Scooter Libby was thrown under the bus. No, Scooter Libby gave the bus driver false directions.
On Thursday, the prosecution and the defense in the trial of I. Lewis “Scooter” Libby spent much of the day clashing over evidentiary matters, but, as they battled, each side laid out its core theory.
The initial dispute concerned special counsel Patrick Fitzgerald’s effort to enter into evidence video clips of White House press briefings held in October 2003 shortly after the news broke that the Justice Department, at the CIA’s request, was launching a criminal investigation of the leak that outed Valerie Wilson, the wife of former Ambassador Joseph Wilson, as a CIA officer.
Here’s the background: in mid-September 2003, White House press secretary Scott McClellan responded to a remark made by Joe Wilson, in which the former diplomat said he looked forward to the day when Karl Rove would be “frog-marched” out of the White House for having been involved in the CIA leak. It was “totally ridiculous,” McClellan said, to suggest that Rove was a party to this leak. (Reality break: as was revealed years later, Rove had slipped information on Valerie Wilson’s CIA connection to rightwing columnist Robert Novak and Time‘s Matt Cooper.) After the criminal investigation became public in late September 2003, McClellan again told reporters Rove had nothing to do with the leak. But when he was asked about Scooter Libby, Vice President Dick Cheney’s chief of staff, McClellan declined to offer a similar denial.
Libby freaked out. According to Ted Wells, one of Libby’s attorneys, Libby went to McClellan and White House chief of staff Andrew Card asking for the same treatment that Rove got. They “blew him off,” Wells exclaimed in court. Then Libby went to his boss, with talking points he wanted McClellan to recite:
I’ve talked to Libby. I said it was ridiculous about Karl and it is ridiculous about Libby. Libby was not the source of the Novak story. And he did not leak classified information.
Cheney took the paper on which Libby had written these lines and added his own note:
Has to happen today. Call out to key press saying same thing about Scooter as Karl. Not going to protect one staffer + sacrifice the guy that we asked to stick his neck in the meat grinder because of the incompetence of others.

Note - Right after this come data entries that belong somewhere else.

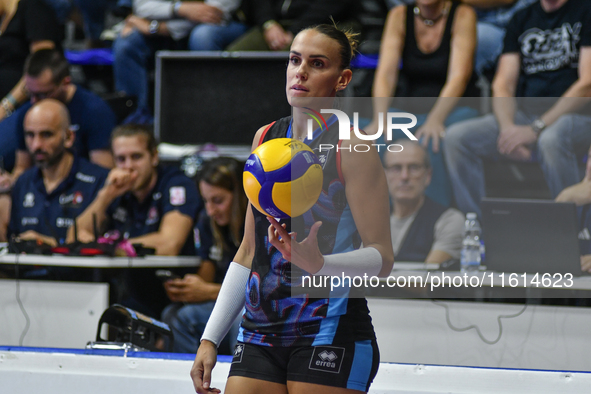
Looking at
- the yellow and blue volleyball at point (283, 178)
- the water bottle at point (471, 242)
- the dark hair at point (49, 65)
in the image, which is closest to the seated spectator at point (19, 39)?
the dark hair at point (49, 65)

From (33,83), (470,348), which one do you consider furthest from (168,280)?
(33,83)

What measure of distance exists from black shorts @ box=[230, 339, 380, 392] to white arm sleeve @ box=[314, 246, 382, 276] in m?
0.16

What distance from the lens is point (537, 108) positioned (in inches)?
142

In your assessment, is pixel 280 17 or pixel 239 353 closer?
pixel 239 353

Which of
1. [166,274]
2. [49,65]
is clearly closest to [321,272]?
[166,274]

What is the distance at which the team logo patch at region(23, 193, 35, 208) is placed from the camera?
3.76m

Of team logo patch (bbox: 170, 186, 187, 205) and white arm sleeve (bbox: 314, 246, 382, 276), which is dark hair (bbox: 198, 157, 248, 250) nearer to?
team logo patch (bbox: 170, 186, 187, 205)

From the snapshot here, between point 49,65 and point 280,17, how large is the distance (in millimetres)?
1626

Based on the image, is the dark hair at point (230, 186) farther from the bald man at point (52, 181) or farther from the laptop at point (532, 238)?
the laptop at point (532, 238)

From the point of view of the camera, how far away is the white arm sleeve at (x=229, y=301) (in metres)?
1.49

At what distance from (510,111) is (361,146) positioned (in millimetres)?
2481

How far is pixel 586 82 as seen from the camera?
11.3 ft

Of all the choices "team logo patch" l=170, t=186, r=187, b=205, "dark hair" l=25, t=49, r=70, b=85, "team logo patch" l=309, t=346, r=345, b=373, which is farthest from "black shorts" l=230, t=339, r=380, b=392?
"dark hair" l=25, t=49, r=70, b=85

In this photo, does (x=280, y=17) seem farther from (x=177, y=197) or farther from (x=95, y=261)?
(x=95, y=261)
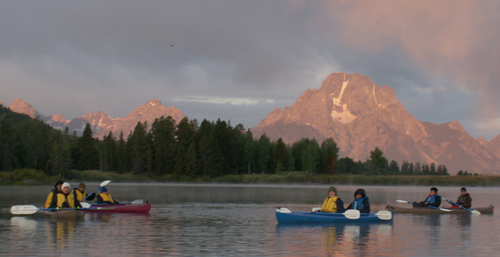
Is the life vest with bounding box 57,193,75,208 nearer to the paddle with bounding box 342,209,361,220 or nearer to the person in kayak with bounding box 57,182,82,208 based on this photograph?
the person in kayak with bounding box 57,182,82,208

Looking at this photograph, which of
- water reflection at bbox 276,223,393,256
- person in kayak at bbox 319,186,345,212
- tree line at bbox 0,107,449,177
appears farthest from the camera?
tree line at bbox 0,107,449,177

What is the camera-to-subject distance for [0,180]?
87.9 metres

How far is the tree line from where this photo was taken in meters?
116

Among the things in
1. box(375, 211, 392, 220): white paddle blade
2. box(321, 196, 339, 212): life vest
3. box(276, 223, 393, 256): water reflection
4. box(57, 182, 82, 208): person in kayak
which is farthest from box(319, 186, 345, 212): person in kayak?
box(57, 182, 82, 208): person in kayak

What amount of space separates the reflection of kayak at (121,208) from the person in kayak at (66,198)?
3969 mm

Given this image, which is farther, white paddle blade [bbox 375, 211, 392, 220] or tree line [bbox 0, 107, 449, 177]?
tree line [bbox 0, 107, 449, 177]

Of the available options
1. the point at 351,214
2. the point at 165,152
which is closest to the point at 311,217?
the point at 351,214

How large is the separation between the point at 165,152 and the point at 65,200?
3965 inches

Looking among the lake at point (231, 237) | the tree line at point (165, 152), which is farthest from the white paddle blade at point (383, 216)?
the tree line at point (165, 152)

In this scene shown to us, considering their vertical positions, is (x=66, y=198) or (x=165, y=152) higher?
(x=165, y=152)

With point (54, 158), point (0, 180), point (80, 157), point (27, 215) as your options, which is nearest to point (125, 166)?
point (80, 157)

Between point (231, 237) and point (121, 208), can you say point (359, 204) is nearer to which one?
point (231, 237)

Lo and behold, during press briefings on October 7 and 10, McClellan declared that Libby, like Rove, was “not involved” in the CIA leak. A reporter asked if either had “told any reporter that Valerie Plame worked for the CIA.” McClellan replied, “they assured me that they were not involved in this.” He also said that any White House official who had leaked classified information would be booted out of the administration.
Fitzgerald wanted to play the video clips of these and another White House press briefing for the jury. Libby’s legal team objected–vociferously.